The Dream Factory: New Ways of Listening and Interpretting in Psychotherapy and Psychoanalysis

Friday, October 14, 2016

Today at the International Psychotherapy Institute, we are listening to Giuseppe Civitarese from Italy, or perhaps I should say dreaming along with him, as he begins a weekend workshop on listening and interpreting in psychotherapy and psychoanalysis. He asks us to consider the treatment setting as a field with a body which patient and analyst share and co-construct in the intersubjective area between them. The body of the setting is felt in the body of the patient and in the body of the analyst as a kind if somato-implicit-procedural impression of what is going on in the session. The analyst’s bodily experience often takes the form of a breach in the setting.

Mike Stadter, Doug Dennett, and Giuseppe Civitarese
Mike Stadter, Doug Dennett, and Giuseppe Civitarese

The mother helps her child develop a mind not through words, but through the music of language and rhythm of movement that gets installed in the body. Interruptions in that rhythm are also installed on the body.

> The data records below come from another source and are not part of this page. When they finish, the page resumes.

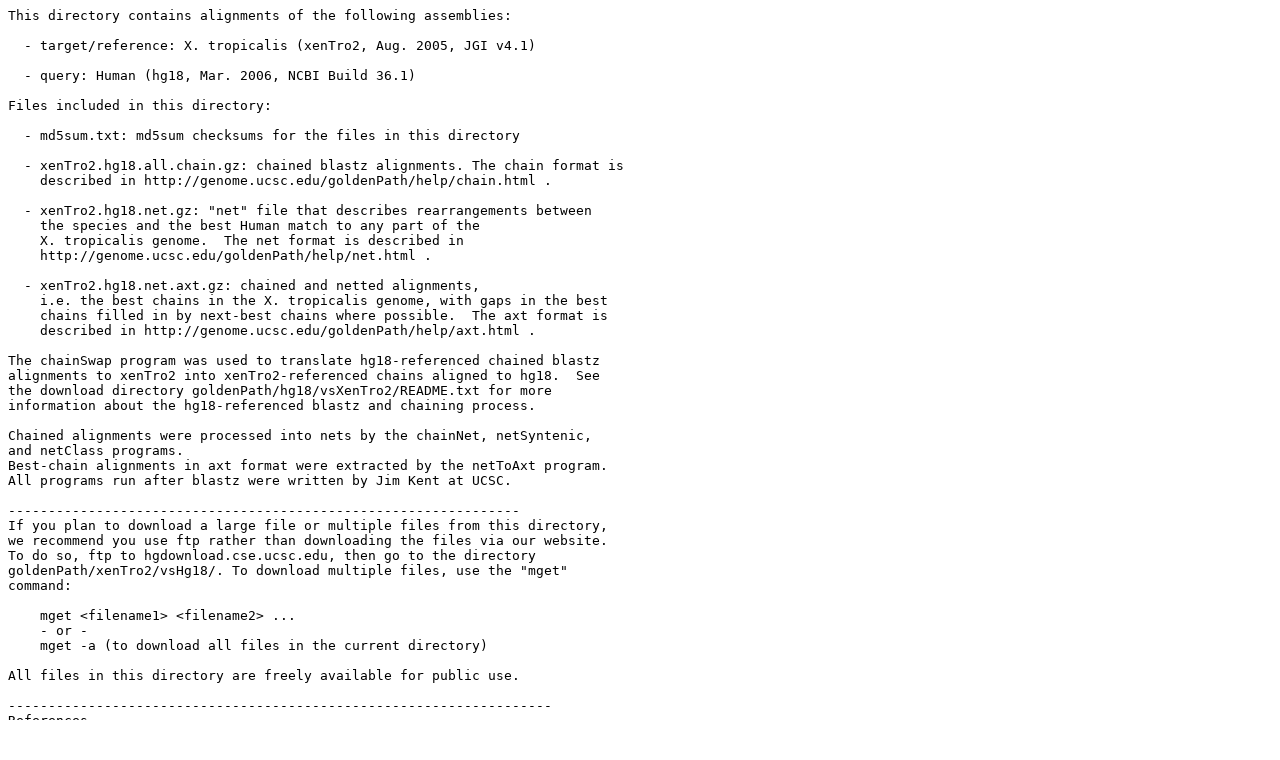

--- FILE ---
content_type: text/plain; charset=UTF-8
request_url: https://hgdownload-test.gi.ucsc.edu/goldenPath/xenTro2/vsHg18/README.txt
body_size: 1257
content:
This directory contains alignments of the following assemblies:

  - target/reference: X. tropicalis (xenTro2, Aug. 2005, JGI v4.1)

  - query: Human (hg18, Mar. 2006, NCBI Build 36.1)

Files included in this directory:

  - md5sum.txt: md5sum checksums for the files in this directory

  - xenTro2.hg18.all.chain.gz: chained blastz alignments. The chain format is
    described in http://genome.ucsc.edu/goldenPath/help/chain.html .

  - xenTro2.hg18.net.gz: "net" file that describes rearrangements between 
    the species and the best Human match to any part of the
    X. tropicalis genome.  The net format is described in
    http://genome.ucsc.edu/goldenPath/help/net.html .

  - xenTro2.hg18.net.axt.gz: chained and netted alignments,
    i.e. the best chains in the X. tropicalis genome, with gaps in the best
    chains filled in by next-best chains where possible.  The axt format is
    described in http://genome.ucsc.edu/goldenPath/help/axt.html .

The chainSwap program was used to translate hg18-referenced chained blastz
alignments to xenTro2 into xenTro2-referenced chains aligned to hg18.  See
the download directory goldenPath/hg18/vsXenTro2/README.txt for more
information about the hg18-referenced blastz and chaining process.

Chained alignments were processed into nets by the chainNet, netSyntenic,
and netClass programs.
Best-chain alignments in axt format were extracted by the netToAxt program.
All programs run after blastz were written by Jim Kent at UCSC.

----------------------------------------------------------------
If you plan to download a large file or multiple files from this directory,
we recommend you use ftp rather than downloading the files via our website.
To do so, ftp to hgdownload.cse.ucsc.edu, then go to the directory
goldenPath/xenTro2/vsHg18/. To download multiple files, use the "mget"
command:

    mget <filename1> <filename2> ...
    - or -
    mget -a (to download all files in the current directory)

All files in this directory are freely available for public use.

--------------------------------------------------------------------
References

Harris, R.S. (2007) Improved pairwise alignment of genomic DNA
Ph.D. Thesis, The Pennsylvania State University

Chiaromonte, F., Yap, V.B., and Miller, W.  Scoring pairwise genomic
sequence alignments.  Pac Symp Biocomput 2002, 115-26 (2002).

Kent, W.J., Baertsch, R., Hinrichs, A., Miller, W., and Haussler, D.
Evolution's cauldron: Duplication, deletion, and rearrangement in the
mouse and human genomes. Proc Natl Acad Sci USA 100(20), 11484-11489
(2003).

Schwartz, S., Kent, W.J., Smit, A., Zhang, Z., Baertsch, R., Hardison, R.,
Haussler, D., and Miller, W.  Human-mouse alignments with BLASTZ</A>.
Genome Res. 13(1), 103-7 (2003).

In unexpected unconscious breaches in the setting, trauma is reproduced and experienced as sensorial and bodily manifestations on the way towards representability of dissonance in the rhythm of relating to the maternal object. When the surprise of the breach is encountered in the analyst’s reverie, the analytic pair arrives at a starting point for transformation. From the vertiginous multiplicity of past and current impressions in the analyst’s reverie, meaning will arrive if we have confidence in the sublime potential of psychoanalysis.